GIVEN INSTRUCTION: Change "white stucco wall" to "white plaster wall" in the data from the line with "Noting what this photo shows, with" up to and including the line with "2.68 meters", and give those lines back with nothing else altered. Omit the pictures from your answer.

[Image-based spatial reasoning data]

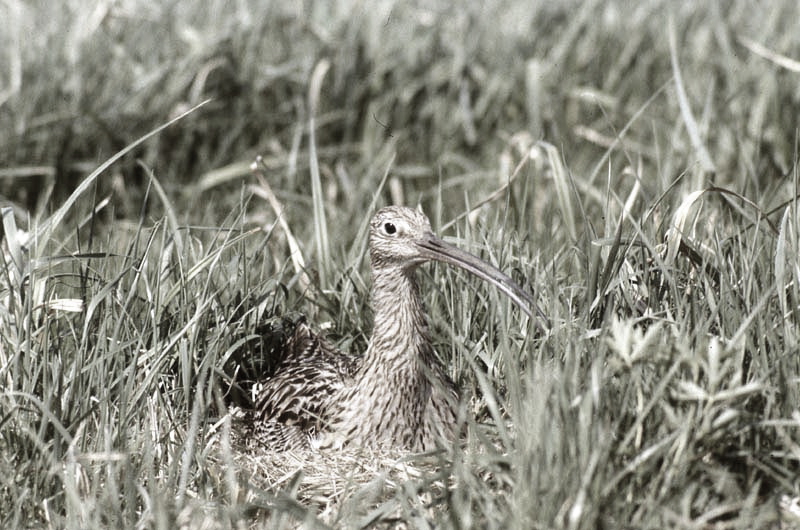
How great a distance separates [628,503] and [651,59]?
4974 mm

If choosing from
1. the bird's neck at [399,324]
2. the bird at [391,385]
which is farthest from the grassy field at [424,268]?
the bird's neck at [399,324]

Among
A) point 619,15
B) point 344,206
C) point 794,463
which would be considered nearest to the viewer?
point 794,463

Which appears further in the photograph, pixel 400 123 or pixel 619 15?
pixel 619 15

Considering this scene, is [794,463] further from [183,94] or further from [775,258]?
[183,94]

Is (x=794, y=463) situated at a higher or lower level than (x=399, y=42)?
lower

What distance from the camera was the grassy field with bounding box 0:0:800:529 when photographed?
3.08m

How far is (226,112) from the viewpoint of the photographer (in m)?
7.13

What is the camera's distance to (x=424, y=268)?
461 cm

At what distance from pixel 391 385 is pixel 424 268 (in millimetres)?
676

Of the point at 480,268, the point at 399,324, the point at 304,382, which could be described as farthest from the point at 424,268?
the point at 480,268

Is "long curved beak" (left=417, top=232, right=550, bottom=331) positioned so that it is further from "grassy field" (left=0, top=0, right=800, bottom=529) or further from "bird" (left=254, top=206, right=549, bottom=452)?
"grassy field" (left=0, top=0, right=800, bottom=529)

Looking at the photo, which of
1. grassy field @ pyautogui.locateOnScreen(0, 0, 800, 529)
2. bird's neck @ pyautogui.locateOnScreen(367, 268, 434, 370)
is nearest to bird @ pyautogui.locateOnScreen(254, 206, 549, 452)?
bird's neck @ pyautogui.locateOnScreen(367, 268, 434, 370)

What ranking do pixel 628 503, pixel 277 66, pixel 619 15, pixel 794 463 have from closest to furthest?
pixel 628 503 → pixel 794 463 → pixel 277 66 → pixel 619 15

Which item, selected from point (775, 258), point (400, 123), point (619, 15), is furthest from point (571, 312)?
point (619, 15)
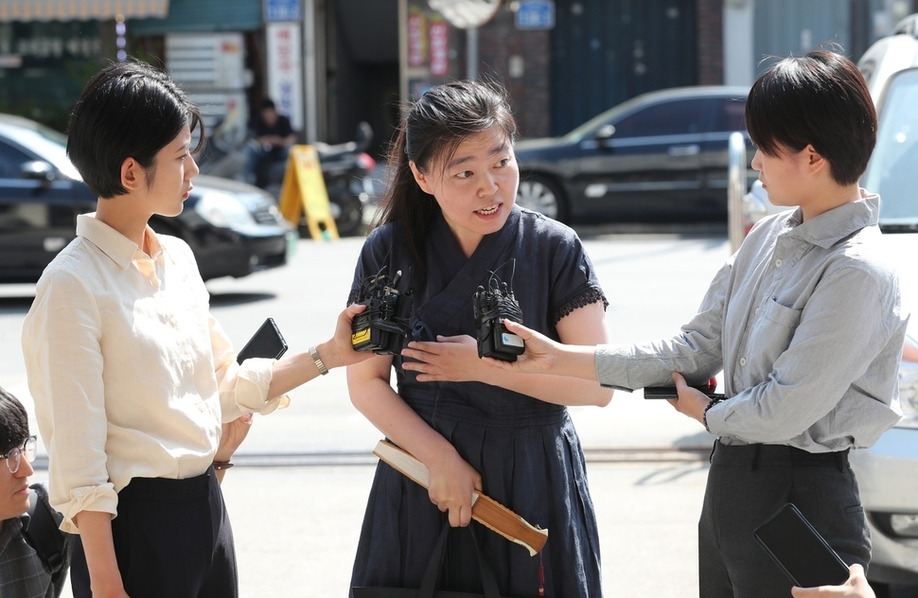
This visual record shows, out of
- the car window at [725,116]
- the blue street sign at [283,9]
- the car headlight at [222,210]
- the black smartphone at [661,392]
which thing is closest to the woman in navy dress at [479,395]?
the black smartphone at [661,392]

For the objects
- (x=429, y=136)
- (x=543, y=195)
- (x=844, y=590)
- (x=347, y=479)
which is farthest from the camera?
(x=543, y=195)

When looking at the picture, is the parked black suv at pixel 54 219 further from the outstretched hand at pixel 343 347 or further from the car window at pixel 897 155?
the outstretched hand at pixel 343 347

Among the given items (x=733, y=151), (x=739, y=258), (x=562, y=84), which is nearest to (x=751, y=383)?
Result: (x=739, y=258)

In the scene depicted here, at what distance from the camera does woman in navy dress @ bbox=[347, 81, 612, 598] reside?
235 cm

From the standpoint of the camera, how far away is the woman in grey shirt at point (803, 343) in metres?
2.02

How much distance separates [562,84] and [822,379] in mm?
17327

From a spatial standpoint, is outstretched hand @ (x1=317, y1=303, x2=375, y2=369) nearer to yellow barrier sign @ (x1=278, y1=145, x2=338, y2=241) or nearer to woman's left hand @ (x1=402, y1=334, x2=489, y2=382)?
woman's left hand @ (x1=402, y1=334, x2=489, y2=382)

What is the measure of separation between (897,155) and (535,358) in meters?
2.64

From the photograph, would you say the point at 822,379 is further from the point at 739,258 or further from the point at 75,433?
the point at 75,433

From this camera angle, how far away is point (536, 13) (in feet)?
59.5

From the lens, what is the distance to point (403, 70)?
62.5ft

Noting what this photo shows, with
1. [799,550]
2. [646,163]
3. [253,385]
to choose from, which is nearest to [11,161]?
[646,163]

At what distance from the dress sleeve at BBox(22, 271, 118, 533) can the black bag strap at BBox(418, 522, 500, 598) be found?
626 millimetres

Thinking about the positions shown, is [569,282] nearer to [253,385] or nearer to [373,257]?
[373,257]
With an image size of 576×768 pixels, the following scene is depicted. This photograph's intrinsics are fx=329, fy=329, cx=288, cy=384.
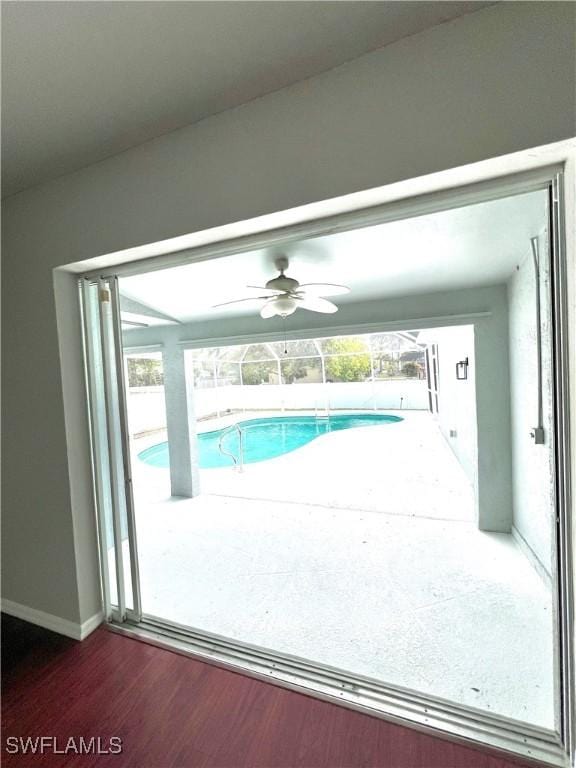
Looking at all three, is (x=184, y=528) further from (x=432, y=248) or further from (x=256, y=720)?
(x=432, y=248)

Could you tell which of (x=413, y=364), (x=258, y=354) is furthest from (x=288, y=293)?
(x=413, y=364)

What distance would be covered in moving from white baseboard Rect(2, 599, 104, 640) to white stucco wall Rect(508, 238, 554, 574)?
2.68 meters

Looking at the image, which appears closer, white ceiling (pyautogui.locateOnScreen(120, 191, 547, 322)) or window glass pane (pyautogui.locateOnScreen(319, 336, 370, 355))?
white ceiling (pyautogui.locateOnScreen(120, 191, 547, 322))

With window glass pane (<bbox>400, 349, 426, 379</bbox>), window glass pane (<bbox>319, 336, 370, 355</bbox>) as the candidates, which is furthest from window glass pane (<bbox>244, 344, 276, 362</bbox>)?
window glass pane (<bbox>400, 349, 426, 379</bbox>)

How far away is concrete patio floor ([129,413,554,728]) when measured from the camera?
1643mm

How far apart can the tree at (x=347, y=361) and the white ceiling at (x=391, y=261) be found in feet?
9.75

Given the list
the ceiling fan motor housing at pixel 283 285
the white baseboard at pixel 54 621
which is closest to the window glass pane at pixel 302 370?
the ceiling fan motor housing at pixel 283 285

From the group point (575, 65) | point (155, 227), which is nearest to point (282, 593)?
point (155, 227)

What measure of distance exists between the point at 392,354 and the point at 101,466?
5.91 metres

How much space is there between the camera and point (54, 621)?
1.79m

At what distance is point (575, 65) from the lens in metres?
0.82
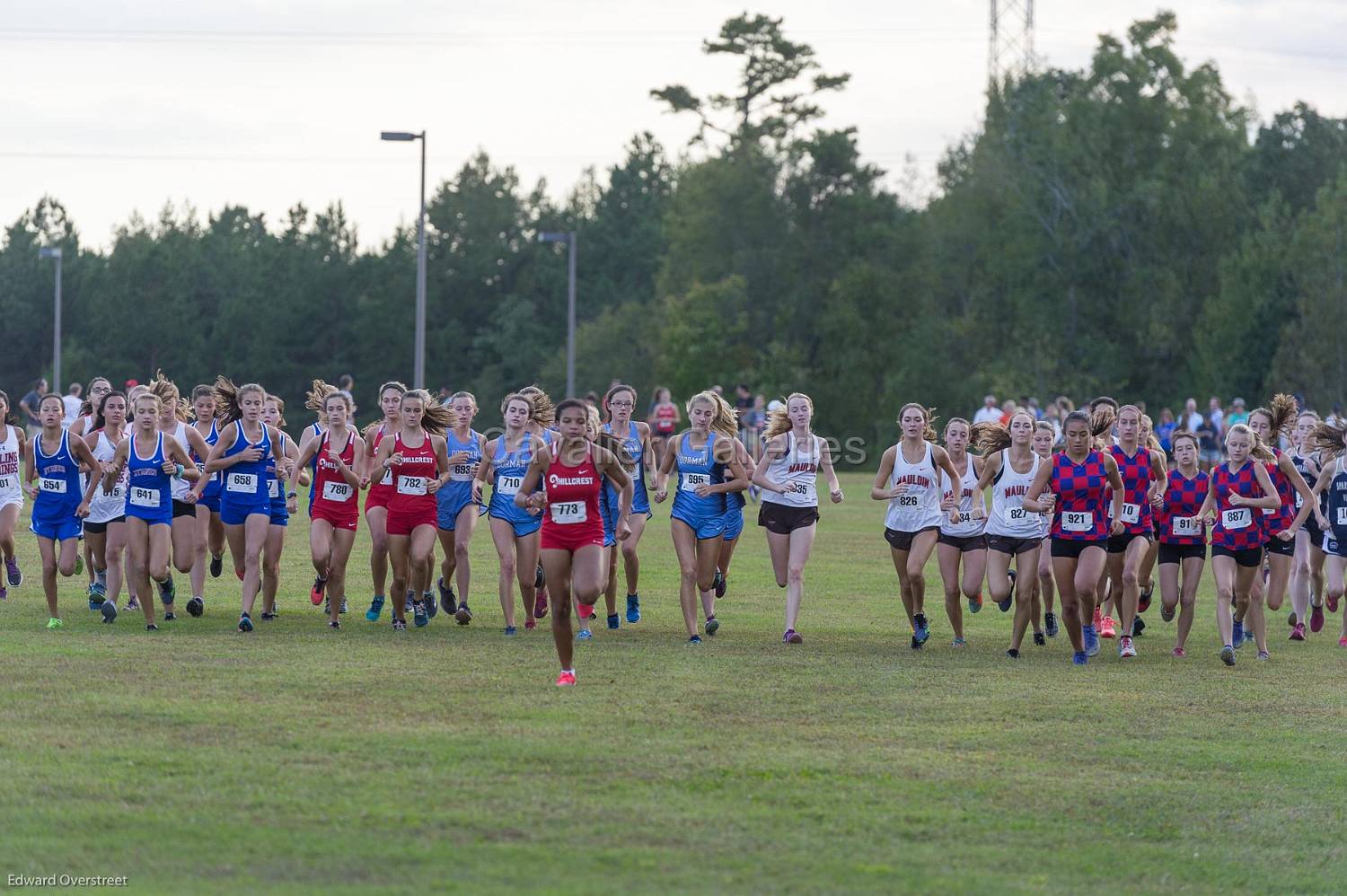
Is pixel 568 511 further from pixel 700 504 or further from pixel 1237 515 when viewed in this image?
pixel 1237 515

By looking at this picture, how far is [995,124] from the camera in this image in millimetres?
72625

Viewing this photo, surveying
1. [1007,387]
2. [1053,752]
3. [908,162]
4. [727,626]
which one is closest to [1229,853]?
[1053,752]

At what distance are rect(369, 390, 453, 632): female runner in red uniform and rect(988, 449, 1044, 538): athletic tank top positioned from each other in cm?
479

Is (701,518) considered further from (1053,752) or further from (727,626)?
(1053,752)

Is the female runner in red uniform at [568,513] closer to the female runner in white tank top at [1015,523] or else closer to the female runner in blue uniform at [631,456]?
the female runner in blue uniform at [631,456]

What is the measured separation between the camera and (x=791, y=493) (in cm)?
1507

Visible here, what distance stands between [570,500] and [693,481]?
3.56m

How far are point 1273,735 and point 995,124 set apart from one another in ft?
211

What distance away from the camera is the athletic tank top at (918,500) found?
1494cm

TASK RESULT:
Noting what this photo shows, with
1. [799,550]
2. [646,163]
3. [253,385]
to choose from, which is nearest to [11,161]?
[646,163]

At what distance from the dress sleeve at BBox(22, 271, 118, 533) can the black bag strap at BBox(418, 522, 500, 598) be found?
626 millimetres

Thinking about the positions shown, is [569,282] nearer to [253,385] or nearer to [373,257]?
[373,257]
With an image size of 576×768 pixels, the following scene is depicted. This photograph's intrinsics are fx=329, fy=329, cx=288, cy=384.
Looking at all three, is (x=184, y=528) further from (x=432, y=248) or further from (x=256, y=720)?
(x=432, y=248)

Could you tell which of (x=413, y=364), (x=258, y=354) is furthest from (x=288, y=293)?
(x=413, y=364)

What distance would be covered in moving from white baseboard Rect(2, 599, 104, 640) to white plaster wall Rect(508, 238, 554, 574)?
2.68 meters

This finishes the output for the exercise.